#### Source extract
A Yale study has identified the neuroreceptor whose malfunction is thought to cause cognitive diseases such as schizophrenia.
Published in the Feb. 20 issue of the journal Neuron, the study examines the role NMDA receptors in the prefrontal cortex of the brain play in determining the onset of illness. Yale neurobiology professor and paper senior author Amy Arnsten said scientists already knew genetic defects led to NMDA defects, adding that the study examined why genetic alterations to NMDA receptors were associated with thought disorders. Arnsten said understanding the function of NMDA receptors is key to understanding mental illness.
“That’s the receptor you need for highly developed circuits [in the brain] to talk to each other,” she said. “This will provide clarity for therapeutic development.”
Arnsten said the study was based on “wonderful collaboration” between Yale’s Psychiatry and Mathematics departments, along with the Mount Sinai School of Medicine, where the electron microscopy necessary for the project was conducted. Working under Psychiatry Department chair John Krystal MED ’84, the Yale laboratory exposed human subjects to low doses of the anesthetic ketamine, which researchers discovered affected NMDA receptors and induced schizophrenia-like symptoms in the subjects. Although these symptoms were transient, the human subjects demonstrated impaired cognitive functions typical of the disease.
“When healthy people get a low dose of ketamine, it produces behavioral changes resembling schizophrenia,” Krystal said. “[The anesthetic] also doesn’t activate the prefrontal cortex [of the brain] when it’s having its effect.”
Xiao-Jing Wang, formerly a Yale neurobiology professor and now a faculty member at New York University, provided the mathematical models of brain circuits examined in the study. These models predicted that NMDA receptors would be utilized by these circuits. Wang said he conducted his mathematical modeling research after realizing working memory must be mathematical. He defined working memory as the memory retained once there is no immediate stimulus present, such as remembering a particular telephone number.
“The ability to hold something in your mind when the stimulus is not there grants the freedom to do what you want without the stimulus,” he said.
########
List every person named in the article on the NMDA receptor study, giving the position the article states for each.
#### Dataset records
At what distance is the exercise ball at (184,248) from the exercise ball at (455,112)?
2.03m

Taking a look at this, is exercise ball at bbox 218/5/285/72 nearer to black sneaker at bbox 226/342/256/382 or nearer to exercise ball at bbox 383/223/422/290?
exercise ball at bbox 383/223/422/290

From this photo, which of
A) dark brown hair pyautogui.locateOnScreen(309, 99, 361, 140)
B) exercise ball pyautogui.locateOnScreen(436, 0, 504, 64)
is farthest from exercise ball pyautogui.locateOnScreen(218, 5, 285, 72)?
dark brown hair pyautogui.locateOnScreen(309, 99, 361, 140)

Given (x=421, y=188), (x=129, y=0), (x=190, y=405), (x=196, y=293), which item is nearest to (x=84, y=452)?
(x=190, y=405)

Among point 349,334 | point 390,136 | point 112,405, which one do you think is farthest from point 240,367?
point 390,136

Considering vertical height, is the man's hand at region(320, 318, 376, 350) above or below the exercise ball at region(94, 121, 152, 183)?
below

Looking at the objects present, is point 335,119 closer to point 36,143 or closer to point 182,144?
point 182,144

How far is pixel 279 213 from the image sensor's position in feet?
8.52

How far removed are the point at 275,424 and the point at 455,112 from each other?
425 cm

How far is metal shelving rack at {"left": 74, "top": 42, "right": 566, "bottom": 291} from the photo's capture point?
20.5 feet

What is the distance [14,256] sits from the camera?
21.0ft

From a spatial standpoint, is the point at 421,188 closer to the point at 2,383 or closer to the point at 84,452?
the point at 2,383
########
#### Dataset records
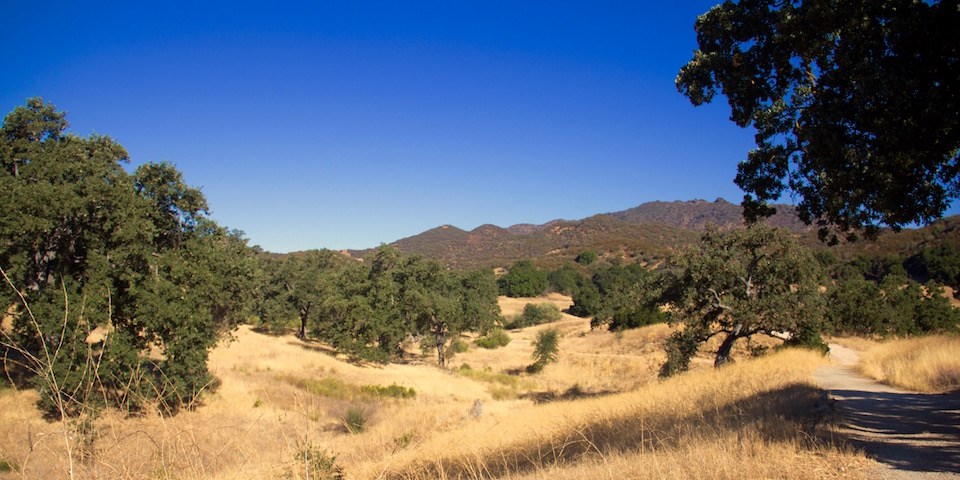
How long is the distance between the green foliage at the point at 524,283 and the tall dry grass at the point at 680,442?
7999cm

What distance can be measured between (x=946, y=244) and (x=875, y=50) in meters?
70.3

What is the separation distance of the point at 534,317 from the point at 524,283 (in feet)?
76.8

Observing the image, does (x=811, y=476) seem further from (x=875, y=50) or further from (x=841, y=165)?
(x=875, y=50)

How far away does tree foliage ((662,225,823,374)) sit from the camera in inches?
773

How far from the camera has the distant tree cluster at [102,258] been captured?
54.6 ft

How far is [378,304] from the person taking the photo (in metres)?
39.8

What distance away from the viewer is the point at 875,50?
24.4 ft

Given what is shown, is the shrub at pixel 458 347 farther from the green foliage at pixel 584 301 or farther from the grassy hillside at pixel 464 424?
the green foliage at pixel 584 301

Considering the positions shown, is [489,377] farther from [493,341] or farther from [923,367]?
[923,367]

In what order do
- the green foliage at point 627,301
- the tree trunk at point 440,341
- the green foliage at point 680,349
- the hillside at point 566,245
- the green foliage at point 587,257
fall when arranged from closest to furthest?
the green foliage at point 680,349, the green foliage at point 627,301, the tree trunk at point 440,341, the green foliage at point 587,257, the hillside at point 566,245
########
#### Dataset records
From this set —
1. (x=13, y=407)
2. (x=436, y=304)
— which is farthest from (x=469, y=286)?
########
◆ **Solution to the exercise**:
- Amy Arnsten: Yale neurobiology professor and senior author of the paper
- John Krystal: chair of the Psychiatry Department
- Xiao-Jing Wang: formerly a Yale neurobiology professor, now a faculty member at New York University